USING THE INFORMATION>
A. Summarize the post about autumn in Nikko in two sentences.
B. Please write the next part of the post about autumn in Nikko, picking up after its final sentence on Tosho-gu shrine.

Thursday, 14 November 2013

Autumn in Japan - Nikko (part 1)

If you ask a Japanese person which is there favourite season, you will get (99% of the time) one of two answers.  Spring or Autumn.  The weather in both seasons is not extreme.  Spring is loved in Japan as it is cherry blossom timeAutumn is cherished as it is the time when the leaves on a variety of trees (especially the maple tree) change colour.  There are two prized places where you can enjoy this.  One is at Kyoto and the other is at Nikko.  Having recently been to and written a couple of posts about Kyoto, the obvious choice was Nikko, so I arranged two midweek days off (it is crazy busy in Autumn on the weekend in Nikko!!) to head there (accompanied by Dan again) and see the autumn colours of Nikko.

Nikko lies about 140 km north of Tokyo and takes about two and a half to three hours to get there by train making it a viable (although rushed) daytrip option from Tokyo.  The first buildings to go up in the area that is now Nikko was the Rinno-ji temple in 766 AD.  This was followed soon after by Chuzen-ji temple in 784.  The town of Nikko slowly developed around these two temples and in 1617 Tosho-gu shrine was built and this started drawing large numbers of visitors to the area.

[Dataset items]
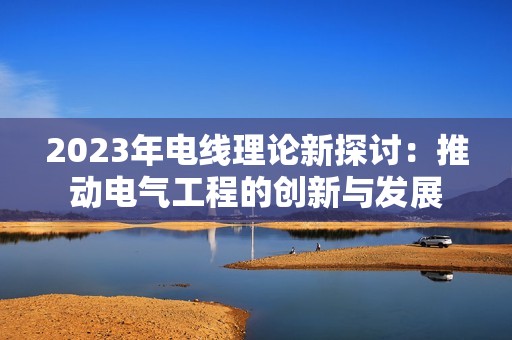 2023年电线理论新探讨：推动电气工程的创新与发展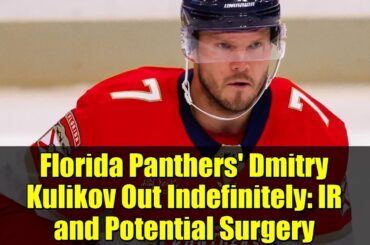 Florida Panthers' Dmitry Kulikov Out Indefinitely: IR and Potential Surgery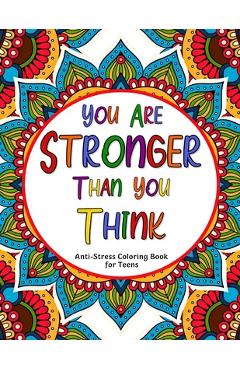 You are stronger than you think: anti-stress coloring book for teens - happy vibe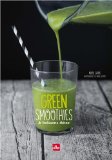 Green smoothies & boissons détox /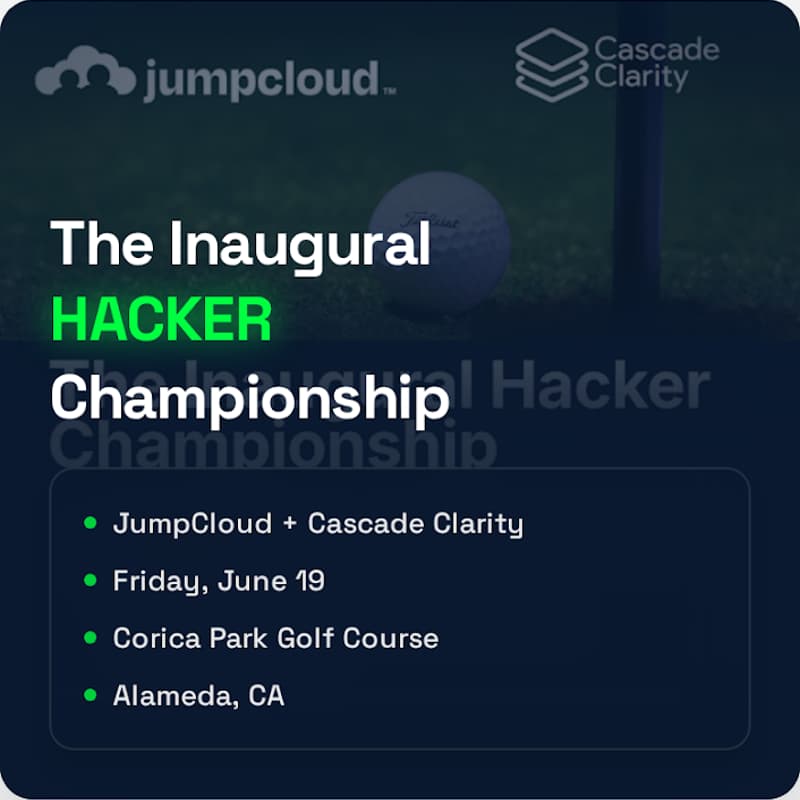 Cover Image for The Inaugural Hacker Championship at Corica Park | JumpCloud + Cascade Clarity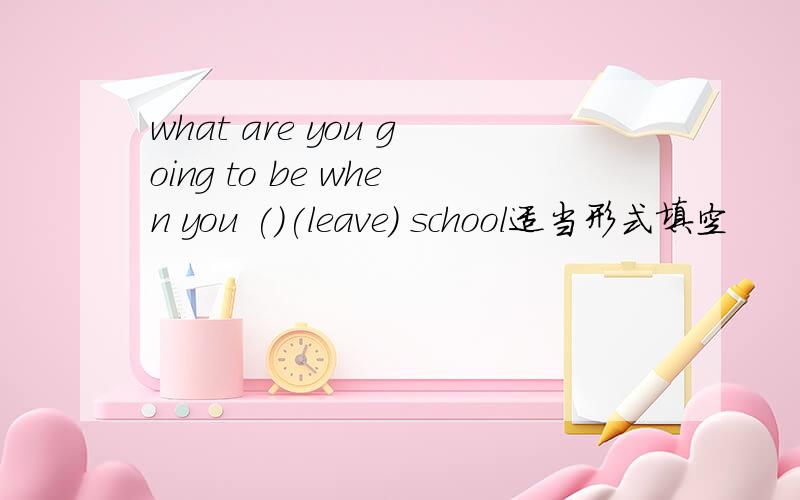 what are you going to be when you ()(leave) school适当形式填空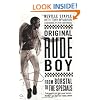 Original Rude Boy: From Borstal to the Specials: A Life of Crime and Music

ANSWER SET>
A. Japanese people nearly always name spring or autumn as their favorite season, and autumn is cherished for the changing colors of tree leaves, which are best enjoyed at Kyoto and Nikko. Nikko lies about 140 km north of Tokyo, grew up around the Rinno-ji and Chuzen-ji temples founded in 766 and 784, and began drawing large numbers of visitors after Tosho-gu shrine was built in 1617.

B.
The shrines and temples of Nikko were added to the UNESCO World Heritage List in 1999 and understandable, this fact is used heavily in Nikko's promotion of the area.  In fact the first thing you see when you step out of the train station (JR not Tobu) is this sign.


The town is also proud of it's crystal clear spring water, and rightly so!



And help myself I did!  Clear and refreshing (especially refreshing considering it was about 3 degrees Celsius at this time!)

Feeling hungry at this stage the hunt was on for a place for lunch.  As luck would have it, there was a ramen shop nearby!


Lured inside by a couple of Japanese girls waving madly at us, we went in and found a seat.


I ordered the miso ramen and gyoza


which wasn't as good as Oyaji at Machida but still, pretty good, and it hit the spot.

Next we made our way to our accommodation for the night.  We had found Pension L'Escale (their website is here) online and it had received numerous good reviews so we booked it.  Catching a taxi from the train station (only 800 yen) we arrived and checked in.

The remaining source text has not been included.